Sessizlik yalnızca sağa özgü de değil. Bir zamanlar İsrail-Filistin ilişkilerini yerleşimci-sömürgeci bir dinamik olarak gören algılar üzerinden Gazze konusunda yüksek sesle konuşan birçok liberal grup, şimdi yabancı güçler Sudan’da çıkar ve nüfuz uğruna bir soykırımı körüklerken suskun. Bu sessizlik ideolojileri aşan bir hâl alarak, daha derin bir ahlaki yorgunluğu gözler önüne seriyor; öfkenin politika yerine bir gösteriye dönüştüğü bir dünyayı ortaya koyuyor.
İnsani müdahale asla büyük güçlerin stratejik çıkarlarına bağlı olmamalı — ama tarih, bunun sıklıkla böyle olduğunu gösteriyor. Bu dersi Holokost’tan, Bosna’dan, Ruanda’dan ve siyasi gündemlere uymadığı için dünyanın görmezden geldiği sayısız başka krizden öğrenmiş olmamız gerekirdi. Sessizlik suç ortaklığıdır ve bunun nereye varacağını defalarca gördük.

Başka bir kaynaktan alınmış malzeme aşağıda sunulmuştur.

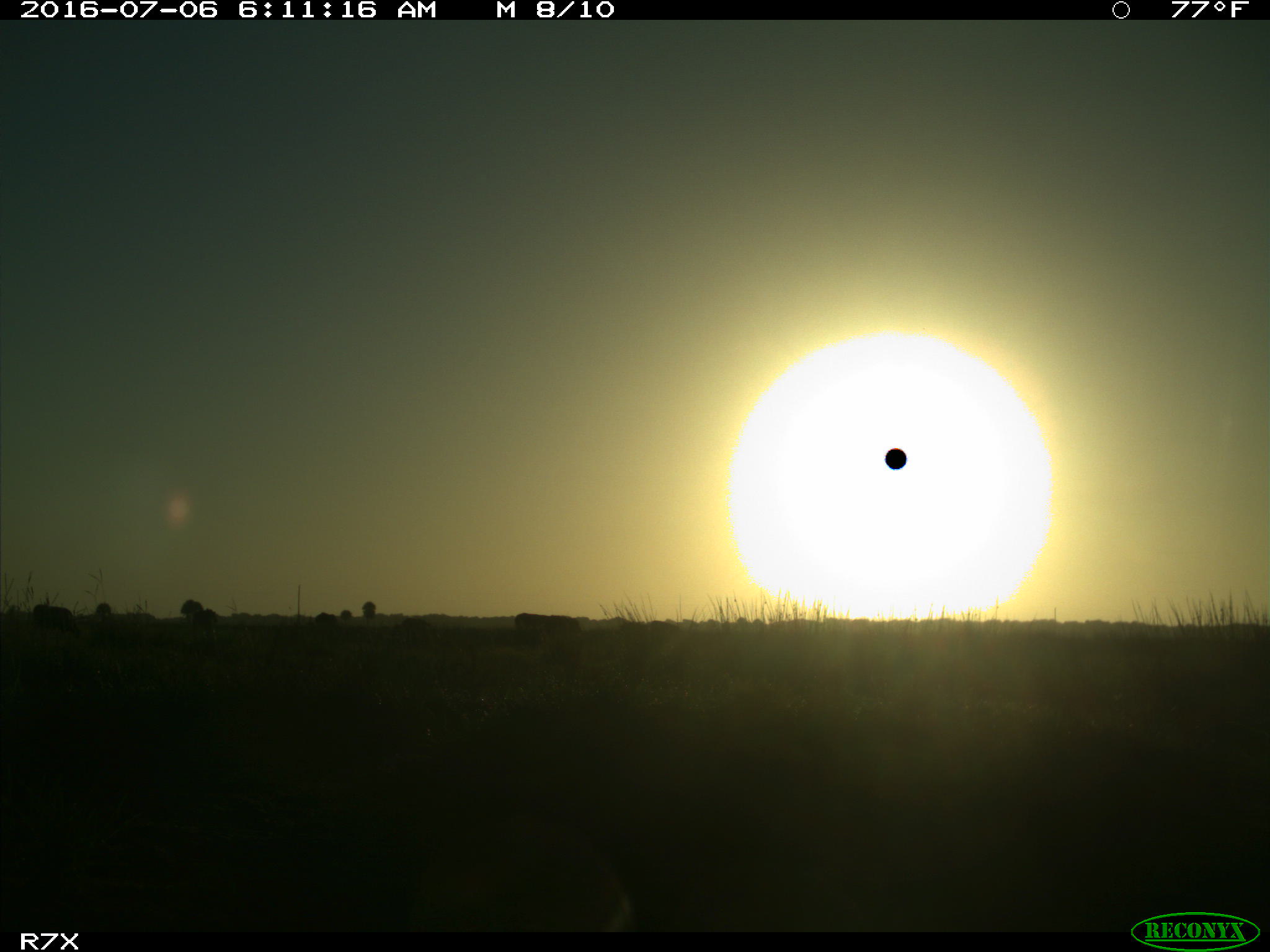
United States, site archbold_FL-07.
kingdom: Animalia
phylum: Chordata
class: Mammalia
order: Artiodactyla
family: Bovidae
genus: Bos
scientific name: Bos taurus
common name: domestic cow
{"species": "Bos taurus (domestic cow)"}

Sudan, gözlerimizin önünde yaşanırken ve dünya başka tarafa bakarken, bir gün yas tutacağımız bir sonraki korku haline geliyor.
* Jared O. Bell, eski bir ABD diplomatı ve insan hakları ile geçiş dönemi adaleti alanında çalışan bir akademisyendir; küresel eşitlik ve sistemik reformu ilerletmeye kendini adamıştır.